I stopped my sweeping, sweeping both me and Courtney were both technically supposed to do in order to get the diner cleaned up. In reality, I did it all by my lonesome. Courtney sat up on the countertop, her favorite place to be, with one of the diner’s beers popped open.

This was pretty much her nightly ritual, and one I almost always pretended to disapprove of. On this particular night, I just wasn’t feeling up to it. Honestly, this had felt like one of the longest days of my life. I couldn’t remember a time when I’d been so relieved to flip the open sign to closed.

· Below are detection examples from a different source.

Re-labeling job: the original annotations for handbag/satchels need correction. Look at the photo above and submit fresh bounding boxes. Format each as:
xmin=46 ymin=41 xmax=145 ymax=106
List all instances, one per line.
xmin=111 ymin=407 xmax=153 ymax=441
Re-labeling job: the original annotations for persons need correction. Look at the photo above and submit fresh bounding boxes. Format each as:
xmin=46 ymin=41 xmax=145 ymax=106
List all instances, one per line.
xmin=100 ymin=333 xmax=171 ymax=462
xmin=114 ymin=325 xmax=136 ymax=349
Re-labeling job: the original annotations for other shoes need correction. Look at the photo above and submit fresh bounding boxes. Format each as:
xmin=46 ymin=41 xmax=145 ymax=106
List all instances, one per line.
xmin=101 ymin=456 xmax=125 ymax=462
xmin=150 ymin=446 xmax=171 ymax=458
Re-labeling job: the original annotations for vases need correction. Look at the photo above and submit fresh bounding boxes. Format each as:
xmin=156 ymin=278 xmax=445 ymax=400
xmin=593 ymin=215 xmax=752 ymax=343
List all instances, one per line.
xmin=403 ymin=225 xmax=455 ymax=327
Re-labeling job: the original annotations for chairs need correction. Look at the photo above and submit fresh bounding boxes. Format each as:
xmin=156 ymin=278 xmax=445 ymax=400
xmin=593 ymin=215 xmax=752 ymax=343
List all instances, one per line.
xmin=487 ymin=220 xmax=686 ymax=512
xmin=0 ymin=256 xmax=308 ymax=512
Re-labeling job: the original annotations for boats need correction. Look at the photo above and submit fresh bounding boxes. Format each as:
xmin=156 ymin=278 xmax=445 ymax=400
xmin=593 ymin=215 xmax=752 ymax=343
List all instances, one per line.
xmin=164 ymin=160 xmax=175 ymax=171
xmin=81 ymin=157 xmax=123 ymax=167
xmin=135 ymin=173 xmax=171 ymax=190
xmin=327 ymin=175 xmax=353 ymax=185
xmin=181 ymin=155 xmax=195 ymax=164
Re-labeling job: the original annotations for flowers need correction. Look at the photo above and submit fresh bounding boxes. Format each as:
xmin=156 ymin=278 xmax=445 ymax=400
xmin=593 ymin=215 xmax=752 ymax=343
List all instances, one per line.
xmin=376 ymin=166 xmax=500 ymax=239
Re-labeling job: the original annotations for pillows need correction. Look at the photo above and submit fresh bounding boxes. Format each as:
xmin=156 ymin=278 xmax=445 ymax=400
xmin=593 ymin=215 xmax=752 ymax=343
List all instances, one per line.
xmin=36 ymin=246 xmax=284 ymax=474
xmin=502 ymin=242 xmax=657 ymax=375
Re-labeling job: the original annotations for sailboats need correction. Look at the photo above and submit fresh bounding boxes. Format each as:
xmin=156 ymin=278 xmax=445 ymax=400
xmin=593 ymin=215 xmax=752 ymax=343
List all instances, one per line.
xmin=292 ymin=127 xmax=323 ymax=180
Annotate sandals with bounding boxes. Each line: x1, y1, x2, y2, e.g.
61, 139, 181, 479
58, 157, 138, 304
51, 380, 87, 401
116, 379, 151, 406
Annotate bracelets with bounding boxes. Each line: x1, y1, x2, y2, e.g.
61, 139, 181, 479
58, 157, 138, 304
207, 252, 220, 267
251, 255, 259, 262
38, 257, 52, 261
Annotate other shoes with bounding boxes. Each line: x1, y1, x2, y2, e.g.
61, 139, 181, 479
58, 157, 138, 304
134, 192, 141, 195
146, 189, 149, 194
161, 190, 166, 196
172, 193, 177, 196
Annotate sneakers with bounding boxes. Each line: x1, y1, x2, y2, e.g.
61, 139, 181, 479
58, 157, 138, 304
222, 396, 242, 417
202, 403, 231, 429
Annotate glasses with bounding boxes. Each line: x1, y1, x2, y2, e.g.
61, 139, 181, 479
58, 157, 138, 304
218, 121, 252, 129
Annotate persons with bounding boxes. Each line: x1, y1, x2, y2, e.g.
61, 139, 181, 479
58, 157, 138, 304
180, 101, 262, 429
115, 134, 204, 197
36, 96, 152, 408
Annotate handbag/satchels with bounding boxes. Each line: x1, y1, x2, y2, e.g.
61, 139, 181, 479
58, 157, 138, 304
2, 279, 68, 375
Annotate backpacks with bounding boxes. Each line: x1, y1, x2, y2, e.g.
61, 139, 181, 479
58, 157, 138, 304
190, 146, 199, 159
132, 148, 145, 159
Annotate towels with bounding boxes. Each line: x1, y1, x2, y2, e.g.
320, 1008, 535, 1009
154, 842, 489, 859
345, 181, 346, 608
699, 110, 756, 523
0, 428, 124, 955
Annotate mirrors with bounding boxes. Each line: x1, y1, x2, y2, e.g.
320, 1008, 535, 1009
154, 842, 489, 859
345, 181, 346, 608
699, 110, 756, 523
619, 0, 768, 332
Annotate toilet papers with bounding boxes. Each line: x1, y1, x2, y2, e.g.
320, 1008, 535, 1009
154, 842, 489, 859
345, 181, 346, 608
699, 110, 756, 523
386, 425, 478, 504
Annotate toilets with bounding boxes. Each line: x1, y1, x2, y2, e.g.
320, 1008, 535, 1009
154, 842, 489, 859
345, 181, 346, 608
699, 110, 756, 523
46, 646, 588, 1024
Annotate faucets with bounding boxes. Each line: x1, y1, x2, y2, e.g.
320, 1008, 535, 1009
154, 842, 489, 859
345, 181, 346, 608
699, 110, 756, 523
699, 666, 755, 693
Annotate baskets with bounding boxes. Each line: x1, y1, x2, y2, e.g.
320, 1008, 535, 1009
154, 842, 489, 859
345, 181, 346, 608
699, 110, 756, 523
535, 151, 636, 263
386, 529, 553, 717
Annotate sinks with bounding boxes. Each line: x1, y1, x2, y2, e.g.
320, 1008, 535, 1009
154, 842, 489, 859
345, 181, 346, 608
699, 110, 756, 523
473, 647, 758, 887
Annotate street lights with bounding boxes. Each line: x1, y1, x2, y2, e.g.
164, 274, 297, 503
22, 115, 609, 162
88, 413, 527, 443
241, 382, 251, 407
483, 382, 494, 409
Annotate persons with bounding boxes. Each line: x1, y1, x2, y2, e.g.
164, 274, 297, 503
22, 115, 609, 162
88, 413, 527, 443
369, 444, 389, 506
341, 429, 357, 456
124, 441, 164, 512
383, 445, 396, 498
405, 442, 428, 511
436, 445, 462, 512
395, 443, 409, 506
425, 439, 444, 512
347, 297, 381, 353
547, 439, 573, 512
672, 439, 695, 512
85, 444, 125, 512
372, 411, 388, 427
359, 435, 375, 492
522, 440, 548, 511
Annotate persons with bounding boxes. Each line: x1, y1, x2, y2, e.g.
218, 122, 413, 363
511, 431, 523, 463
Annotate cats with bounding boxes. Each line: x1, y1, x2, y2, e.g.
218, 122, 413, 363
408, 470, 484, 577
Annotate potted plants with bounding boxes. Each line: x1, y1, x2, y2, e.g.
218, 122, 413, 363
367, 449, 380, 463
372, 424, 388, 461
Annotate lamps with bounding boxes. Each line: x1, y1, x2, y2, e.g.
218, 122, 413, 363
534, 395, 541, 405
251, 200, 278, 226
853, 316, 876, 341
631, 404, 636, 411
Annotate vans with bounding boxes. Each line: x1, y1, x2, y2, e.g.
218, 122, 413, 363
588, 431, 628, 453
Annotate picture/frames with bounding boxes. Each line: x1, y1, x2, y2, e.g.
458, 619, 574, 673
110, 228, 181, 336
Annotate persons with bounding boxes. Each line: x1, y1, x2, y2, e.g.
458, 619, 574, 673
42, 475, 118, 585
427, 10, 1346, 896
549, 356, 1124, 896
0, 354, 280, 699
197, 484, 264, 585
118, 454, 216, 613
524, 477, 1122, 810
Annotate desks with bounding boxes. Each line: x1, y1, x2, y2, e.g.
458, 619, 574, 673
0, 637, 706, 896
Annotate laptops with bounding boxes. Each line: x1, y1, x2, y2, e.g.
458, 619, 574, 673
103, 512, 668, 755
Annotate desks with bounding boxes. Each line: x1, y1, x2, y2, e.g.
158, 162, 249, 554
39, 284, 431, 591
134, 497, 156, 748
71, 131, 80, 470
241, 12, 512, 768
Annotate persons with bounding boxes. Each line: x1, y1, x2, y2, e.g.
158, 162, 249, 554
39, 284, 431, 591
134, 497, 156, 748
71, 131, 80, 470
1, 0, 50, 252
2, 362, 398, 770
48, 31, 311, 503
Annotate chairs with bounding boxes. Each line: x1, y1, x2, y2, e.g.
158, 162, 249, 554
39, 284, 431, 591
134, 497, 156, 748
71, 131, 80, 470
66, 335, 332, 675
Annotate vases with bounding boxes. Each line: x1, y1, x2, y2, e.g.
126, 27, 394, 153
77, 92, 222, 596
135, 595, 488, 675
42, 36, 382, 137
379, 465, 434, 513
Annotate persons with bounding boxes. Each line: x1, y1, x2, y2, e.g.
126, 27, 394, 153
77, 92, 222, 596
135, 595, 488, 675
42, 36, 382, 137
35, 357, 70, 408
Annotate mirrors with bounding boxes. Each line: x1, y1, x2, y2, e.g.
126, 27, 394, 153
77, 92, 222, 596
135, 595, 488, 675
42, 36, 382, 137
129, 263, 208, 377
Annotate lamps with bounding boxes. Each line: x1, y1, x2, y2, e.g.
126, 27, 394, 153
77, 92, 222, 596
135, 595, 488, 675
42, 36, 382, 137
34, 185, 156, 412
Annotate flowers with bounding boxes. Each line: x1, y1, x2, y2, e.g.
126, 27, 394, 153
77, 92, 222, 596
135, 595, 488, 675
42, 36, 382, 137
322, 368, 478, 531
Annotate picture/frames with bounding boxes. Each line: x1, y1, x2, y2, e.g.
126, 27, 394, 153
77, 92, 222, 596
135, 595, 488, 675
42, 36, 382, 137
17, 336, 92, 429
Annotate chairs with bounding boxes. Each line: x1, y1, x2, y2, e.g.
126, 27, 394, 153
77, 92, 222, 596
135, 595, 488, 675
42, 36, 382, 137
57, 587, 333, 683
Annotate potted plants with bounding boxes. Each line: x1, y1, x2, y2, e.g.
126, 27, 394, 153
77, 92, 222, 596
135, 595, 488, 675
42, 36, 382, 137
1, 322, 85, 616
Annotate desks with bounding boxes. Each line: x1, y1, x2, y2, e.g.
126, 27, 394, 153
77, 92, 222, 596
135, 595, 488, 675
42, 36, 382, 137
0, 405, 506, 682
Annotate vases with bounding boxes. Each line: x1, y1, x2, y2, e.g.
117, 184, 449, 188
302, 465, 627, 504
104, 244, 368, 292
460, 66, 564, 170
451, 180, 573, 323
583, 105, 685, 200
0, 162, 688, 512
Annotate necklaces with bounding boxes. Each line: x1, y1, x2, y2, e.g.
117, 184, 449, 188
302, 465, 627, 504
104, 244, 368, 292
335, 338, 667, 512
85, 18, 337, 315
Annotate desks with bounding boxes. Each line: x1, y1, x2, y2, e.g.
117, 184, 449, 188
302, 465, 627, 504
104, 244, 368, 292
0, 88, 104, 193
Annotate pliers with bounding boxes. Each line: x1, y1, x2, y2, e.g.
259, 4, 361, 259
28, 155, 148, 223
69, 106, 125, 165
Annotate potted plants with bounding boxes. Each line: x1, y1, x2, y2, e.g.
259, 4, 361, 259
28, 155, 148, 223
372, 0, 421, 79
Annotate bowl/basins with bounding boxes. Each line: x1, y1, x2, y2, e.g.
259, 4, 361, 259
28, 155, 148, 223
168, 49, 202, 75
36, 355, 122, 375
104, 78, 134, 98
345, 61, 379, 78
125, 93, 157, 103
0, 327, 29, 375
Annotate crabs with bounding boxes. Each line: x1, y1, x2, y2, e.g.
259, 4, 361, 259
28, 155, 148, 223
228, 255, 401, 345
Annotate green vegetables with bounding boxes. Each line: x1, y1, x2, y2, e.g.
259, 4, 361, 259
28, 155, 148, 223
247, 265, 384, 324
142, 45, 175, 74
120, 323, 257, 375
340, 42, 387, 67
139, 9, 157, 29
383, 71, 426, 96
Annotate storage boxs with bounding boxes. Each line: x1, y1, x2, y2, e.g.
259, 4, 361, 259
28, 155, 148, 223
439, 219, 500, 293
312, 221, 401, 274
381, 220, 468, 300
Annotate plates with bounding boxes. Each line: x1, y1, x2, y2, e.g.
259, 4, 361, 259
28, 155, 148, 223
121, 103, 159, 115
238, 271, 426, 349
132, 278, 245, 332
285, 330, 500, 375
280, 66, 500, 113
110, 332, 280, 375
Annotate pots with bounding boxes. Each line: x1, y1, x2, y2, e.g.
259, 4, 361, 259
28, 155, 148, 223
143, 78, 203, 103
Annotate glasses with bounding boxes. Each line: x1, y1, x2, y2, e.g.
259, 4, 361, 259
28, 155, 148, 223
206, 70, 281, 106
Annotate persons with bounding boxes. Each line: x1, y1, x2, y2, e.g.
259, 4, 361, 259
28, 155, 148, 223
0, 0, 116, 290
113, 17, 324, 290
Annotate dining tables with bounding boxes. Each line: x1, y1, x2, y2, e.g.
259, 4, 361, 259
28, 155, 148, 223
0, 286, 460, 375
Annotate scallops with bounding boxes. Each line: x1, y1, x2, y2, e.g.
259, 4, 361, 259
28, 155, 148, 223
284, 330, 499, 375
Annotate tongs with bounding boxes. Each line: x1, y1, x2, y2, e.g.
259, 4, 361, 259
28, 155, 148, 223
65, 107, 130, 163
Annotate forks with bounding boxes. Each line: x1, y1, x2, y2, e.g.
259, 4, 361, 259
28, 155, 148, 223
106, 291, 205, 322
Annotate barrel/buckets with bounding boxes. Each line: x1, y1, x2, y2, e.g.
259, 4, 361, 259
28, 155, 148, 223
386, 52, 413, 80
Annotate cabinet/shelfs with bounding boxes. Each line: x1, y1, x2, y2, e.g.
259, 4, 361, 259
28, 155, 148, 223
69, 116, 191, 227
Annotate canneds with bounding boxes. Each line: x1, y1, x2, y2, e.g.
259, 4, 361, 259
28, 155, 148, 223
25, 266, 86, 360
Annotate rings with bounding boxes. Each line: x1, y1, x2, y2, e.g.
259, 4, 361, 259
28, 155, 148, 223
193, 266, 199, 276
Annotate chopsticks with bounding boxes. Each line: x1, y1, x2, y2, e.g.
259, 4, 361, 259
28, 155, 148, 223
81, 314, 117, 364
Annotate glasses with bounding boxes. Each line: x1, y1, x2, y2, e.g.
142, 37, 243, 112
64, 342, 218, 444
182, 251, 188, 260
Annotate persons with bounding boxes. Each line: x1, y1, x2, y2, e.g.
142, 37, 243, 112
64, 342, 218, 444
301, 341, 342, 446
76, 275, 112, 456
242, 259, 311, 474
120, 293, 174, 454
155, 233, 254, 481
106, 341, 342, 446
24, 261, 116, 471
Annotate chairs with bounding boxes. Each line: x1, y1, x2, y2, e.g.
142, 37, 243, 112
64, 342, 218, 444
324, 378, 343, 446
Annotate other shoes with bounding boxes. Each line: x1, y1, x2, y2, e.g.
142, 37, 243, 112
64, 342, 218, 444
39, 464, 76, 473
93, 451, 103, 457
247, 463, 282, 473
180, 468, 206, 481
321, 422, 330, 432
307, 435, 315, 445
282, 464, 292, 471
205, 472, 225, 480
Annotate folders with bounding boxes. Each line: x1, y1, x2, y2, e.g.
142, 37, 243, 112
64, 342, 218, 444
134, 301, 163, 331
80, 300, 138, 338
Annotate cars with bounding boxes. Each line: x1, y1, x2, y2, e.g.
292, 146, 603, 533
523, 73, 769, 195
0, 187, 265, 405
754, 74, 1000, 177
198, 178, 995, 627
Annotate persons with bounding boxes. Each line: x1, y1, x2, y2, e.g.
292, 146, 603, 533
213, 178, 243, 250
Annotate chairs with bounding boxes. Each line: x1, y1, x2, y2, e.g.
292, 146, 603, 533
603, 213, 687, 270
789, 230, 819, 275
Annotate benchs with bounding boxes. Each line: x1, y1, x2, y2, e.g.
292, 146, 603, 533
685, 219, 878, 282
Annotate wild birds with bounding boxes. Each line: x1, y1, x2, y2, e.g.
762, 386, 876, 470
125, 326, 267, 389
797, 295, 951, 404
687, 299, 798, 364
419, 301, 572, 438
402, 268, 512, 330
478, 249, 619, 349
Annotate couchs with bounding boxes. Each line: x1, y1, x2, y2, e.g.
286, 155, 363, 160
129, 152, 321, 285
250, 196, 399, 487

I didn’t think there was anything that could have made me feel any more pitiful and low, but part of me had spent the whole day after my strange meeting with Neil expecting to see him again. Every time I’d heard a car engine, my eyes had flown to the big plate glass windows lining the front of the diner. I was sure that it would be his old beat up red truck once again.

There had been exactly five sets of customers that afternoon, and every time the bell rang, I was sure it would be Neil. My stomach would drop at the same time as my heart leaped up into my throat. My mind raced with all of the things I would say when I saw that it was him. Except that it had never been him, not any of the times when the bell had rung.

Of course, it hadn’t been him, I would admonish myself after each disappointment. Why the hell would he come back in here after the first time? It wasn’t like he had looked happy to see me. The more I’d thought about it after he’d gone, the more sure I had become of what his true reaction had actually been. Mortification.

He’d taken one look at me and been absolutely mortified. He hadn’t been able to get away from me fast enough. Courtney was right, although I didn’t want her to be. I hadn’t been ready to talk about anything, and I wasn’t sure that I would ever be ready, either. That face to face with Neil had made me feel like complete shit. I was pretty sure it was something that would take a little while to recover from.